As a postpartum specialist, I was armed with this knowledge when my son was born. So after a month of 1.5–2 hour chunks of sleep we decided we could spare the money to treat ourselves and our baby to a night doula once a week. You can get that same help with a bottle feeding partner, family member or friend. It was just enough to stay on top of the ball.

It’s a prioritization we kept making and still do. It hurts to have to spend money for help, but it feels like there’s no better time for it than now, in these precious formative years — formative for us as well.

Isolation.

Another thing contributing to the difficulty of appreciating this job is isolation. For sufferers of PPD the home can be a particularly dark place. It can seem as though it is swallowing us whole.

I am fortunate enough to be in a position where my partner and I share care. Yet even on the days when I am on I can feel the immediate feelings of isolation. It seems as though I will implode with frustration if I don’t make it out of the house. This experience totally zaps my vitality. To prevent going to such a dreadful energetic place when I’m with my baby I’ve had to become enterprising.

So I have my recipe. When I’m with my son I always try to visit someone.

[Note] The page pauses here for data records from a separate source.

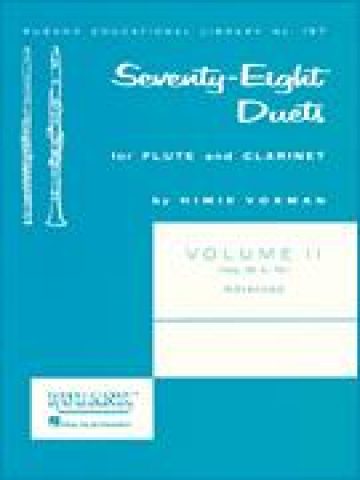 78 Duets for Flute and Clarinet Volume 2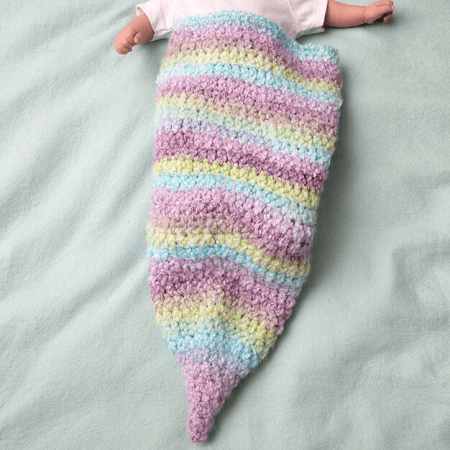 Crochet Willows Baby Cocoon Pattern by Yarnspirations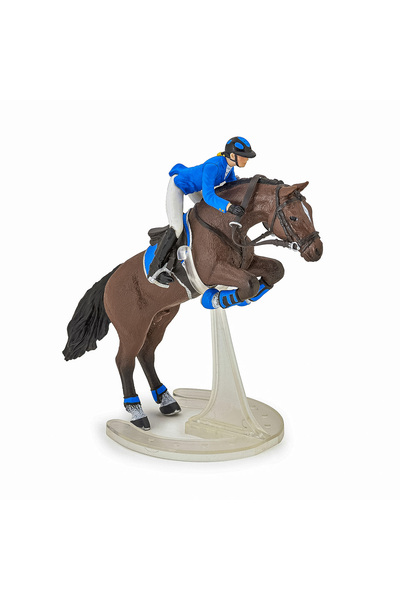 Papo JUMPING HORSE FIGURINE WITH JOKER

If no one is available then I make sure to get outside in nature. I get a latte and ask for extra foam for the baby.

We listen to music at our favorite outdoor restaurant and dance in our seats as we eat chicken tacos. He became such a regular there they gave him a free onesie that says the restaurant’s name on it.

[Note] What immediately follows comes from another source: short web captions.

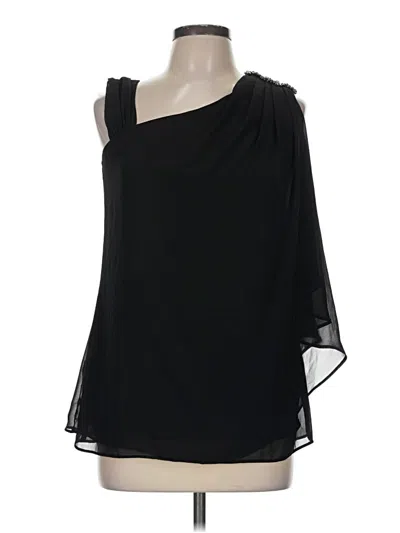 Pre-owned R & M Richards Sleeveless Blouse In Black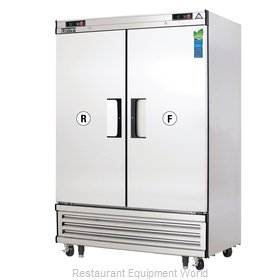 Everest Refrigeration EBRF2 Refrigerator Freezer, Reach-In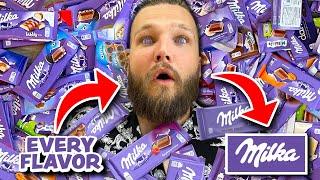 AMERICANS TRY EVERY MILKA CHOCOLATE!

I push his stroller through fancy neighborhoods and we look into houses I’ll never buy. We share giant muffins where the berries stain his face and most of the muffin crumbles into his neck and the folds of his clothes.

We toss a ball in the town square and strangers giggle at his intensity and sometimes even join us. Suddenly we are no longer alone.

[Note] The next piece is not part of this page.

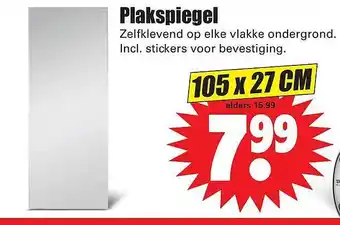 Dirk Plakspiegel aanbieding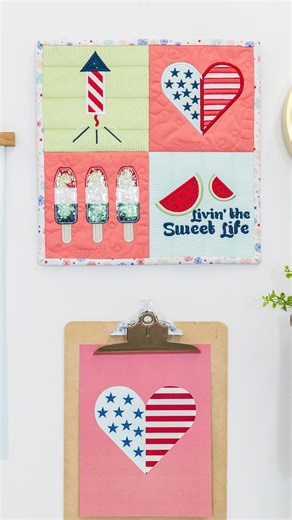 6.6K views · 39 reactions | 1,2,3,4,5...6! Six NEW Mini Quilts are coming May 15th  Mini Quilts, Vol. 2: July-December are the perfect projects no matter your skill level! Take a close look at the Christmas quilt here - https://kimberbell.com/mini-quilts-vol-2-july-december/?el=FB-Organic | Kimberbell Designs | Facebook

Admittedly this part is a lot more challenging if you have several kids, but it still holds true. So, if you have the space to do it, try to find your recipe. Whatever you do, get out of the house if it’s driving you crazy. Figure out what your recipe is if you don’t already know it. The gift of recipes is they bolster us so we can feel our own support.

False standards.

These can be numerous — like loving our babies instantly or being naturally good at mothering. But one I often encounter with my clients is family time, the idea we should all be together when we can be together. For those who have partners it’s a totally understandable desire to want to be with the whole family, but usually there’s a should in there too. And it’s a pernicious one because the partner who works is often refreshed by their work day and coming home is a shift in environment and treat for them, whereas the one who’s been home all day now is expected to — stay at home some more.

I encourage my clients to find creative ways to get “you” time and be honest and clear with their partners about the need for support. Often it’s hard for working partners to understand the particular kind of suffering that 5 day, 6 day, 7 day a week child care brings. Share care, drop-in care in the area, partners/family/friends/neighbors and babysitters can all potentially provide some relief.

As parenting is a job that means you have the right to have it treated like a job. It deserves respect, support and time off. It’s important you and your partner get on the same page around this so there’s an understanding of what allows the job to be rewarding and sustainable.

There are of course many other contributing factors to PPD, but the ones I’ve talked about are skills we can develop to improve our satisfaction as parents. In a society that promotes achievement as pulling oneself up by one’s own bootstraps it can be extra challenging to find the strength, skill and wisdom to lean on others. However, if we step back we can see relying on others has long been what we’ve done, it’s in our bones.

When our natural village is absent we must work even more creatively to have our needs met so our families can thrive.